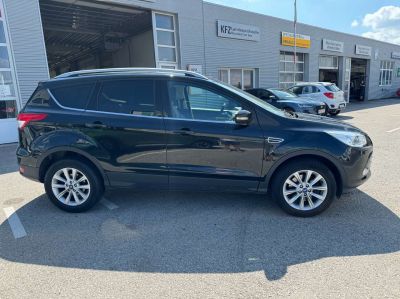 Ford Kuga Gebrauchtwagen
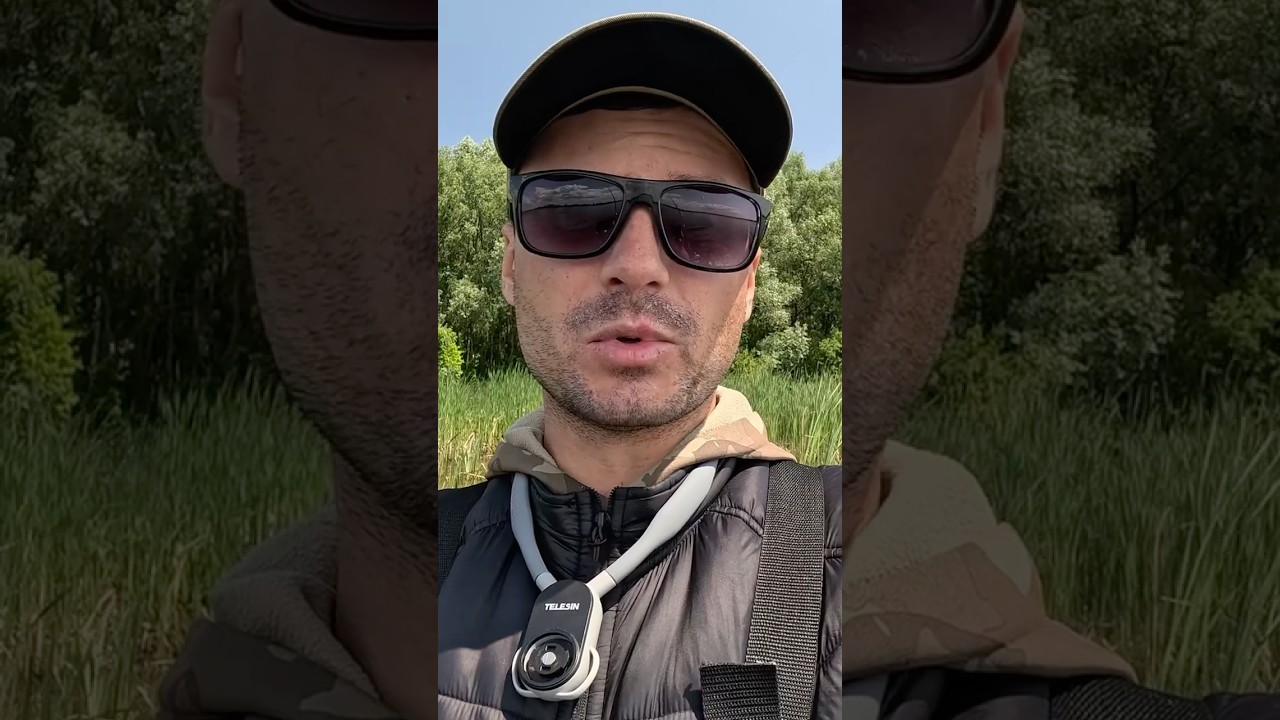 ✅Жирні ОКУНІ на ВІДВІДНИЙ з ВОБЛЕРОМ✅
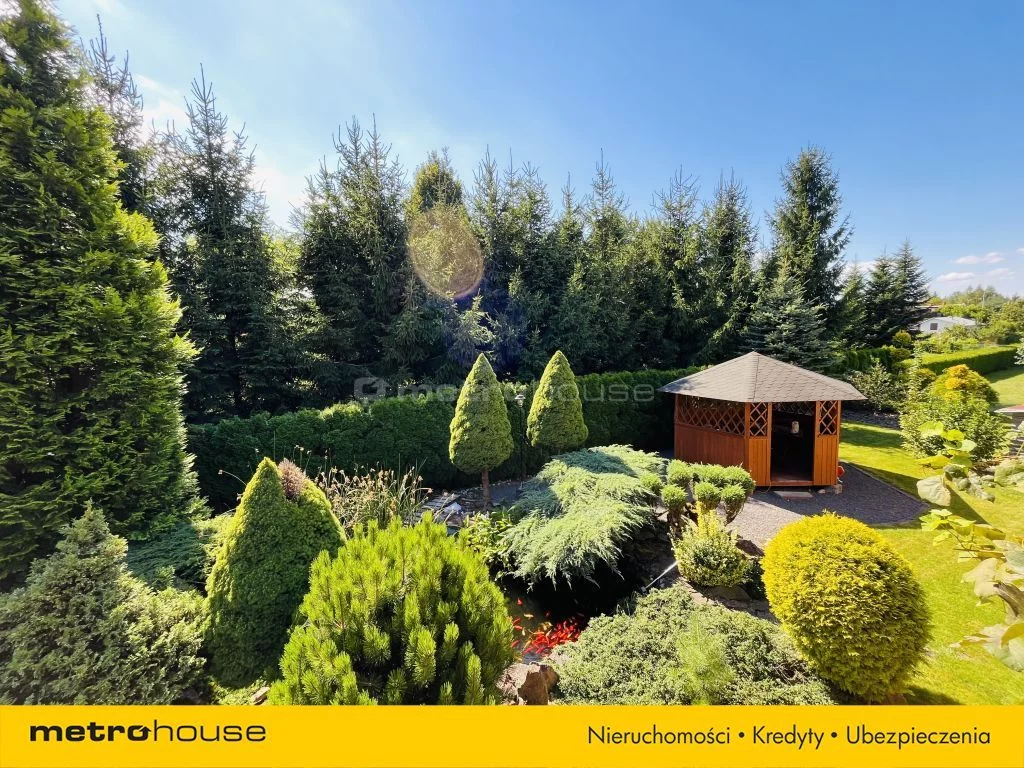 Dom i rezydencja 167,00 m², oferta nr , SDPOSI239, Krosno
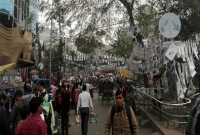 নারায়ণগঞ্জে বহিরাগতদের অবস্থানে নিষেধাজ্ঞা জারি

■ ■ ■ ■

> YOUR INSTRUCTIONS: From the line containing "Dom i rezydencja" down to the final line of the material above, reproduce each line exactly and include no images.

> TASK RESULT:
 Dom i rezydencja 167,00 m², oferta nr , SDPOSI239, Krosno
 নারায়ণগঞ্জে বহিরাগতদের অবস্থানে নিষেধাজ্ঞা জারি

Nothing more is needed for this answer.